Laporan Reporter Tribunnews Choirul Arifin-Jakarta, TRIBUNNEWS.COM-Guna memberantas penyakit yang sudah menginfeksi 23 juta orang di seluruh dunia itu, berbagai perusahaan berlomba-lomba memproduksi vaksin dan obat-obatan melawan Covid-19. Salah satu kunci penemuan vaksin berasal dari kemampuannya dalam mengaplikasikan bioteknologi.

Bioteknologi adalah cabang ilmu biologi yang mempelajari teknologi yang menggunakan bioteknologi untuk menghasilkan produk yang berguna bagi manusia dalam skala besar.
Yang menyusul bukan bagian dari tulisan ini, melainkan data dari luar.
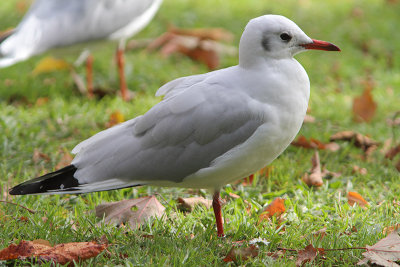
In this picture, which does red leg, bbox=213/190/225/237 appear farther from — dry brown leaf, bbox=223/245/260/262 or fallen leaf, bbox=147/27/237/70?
fallen leaf, bbox=147/27/237/70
Ini adalah persiapan biologis yang diberikan kepada individu yang sehat untuk mempersiapkan sistem kekebalan terhadap infeksi bakteri atau virus (patogen) – vaksin mungkin mengandung patogen yang dilemahkan atau komponen antigenik dari patogen ini (dikenali oleh sistem kekebalan), biasanya dalam bentuk Ini adalah permukaan sel atau protein permukaan virus yang dapat dikenali oleh antibodi yang melawan sistem kekebalan.
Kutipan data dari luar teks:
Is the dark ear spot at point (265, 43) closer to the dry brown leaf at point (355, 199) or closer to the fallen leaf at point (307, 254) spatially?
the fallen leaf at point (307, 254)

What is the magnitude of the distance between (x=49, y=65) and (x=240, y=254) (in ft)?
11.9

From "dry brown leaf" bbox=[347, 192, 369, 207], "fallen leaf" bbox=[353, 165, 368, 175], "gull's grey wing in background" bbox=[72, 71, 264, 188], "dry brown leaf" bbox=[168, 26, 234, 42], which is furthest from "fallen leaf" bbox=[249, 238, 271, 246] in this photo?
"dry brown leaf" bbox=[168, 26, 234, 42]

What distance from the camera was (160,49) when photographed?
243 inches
Ihsan Tria Pramanda, Dosen Senior School of Biotechnology, Indonesia Int National Institute of Life Sciences (i3L) mengemukakan bahwa pengembangan vaksin sangat erat kaitannya dengan bioteknologi.

Bioteknologi modern seperti rekayasa genetika dan kultur sel menjadikan vaksin sangat efisien Berkembang dengan cepat dan ekonomis. -Membaca: Surplus perdagangan Indonesia selama Covid-19, Wakil Menteri Perdagangan Jerry Sambuaga (Jerry Sambuaga): Banyak orang tidak tahu-teknologi DNA rekombinan memungkinkan untuk memproduksi antigen patogen dalam sel yang relatif bukan inang . Patogen (seperti E. coli atau ragi) harus dipanen langsung dari patogen aslinya.

“Selain itu, vaksin untuk patogen (termasuk COVID-19) berbasis materi genetik (DNA atau RNA) juga sedang dikembangkan. Oleh karena itu, produksi antigen dapat terjadi langsung pada individu penerima vaksin.” Isang hari ini (2020) 24 Agustus) dalam pernyataan resmi.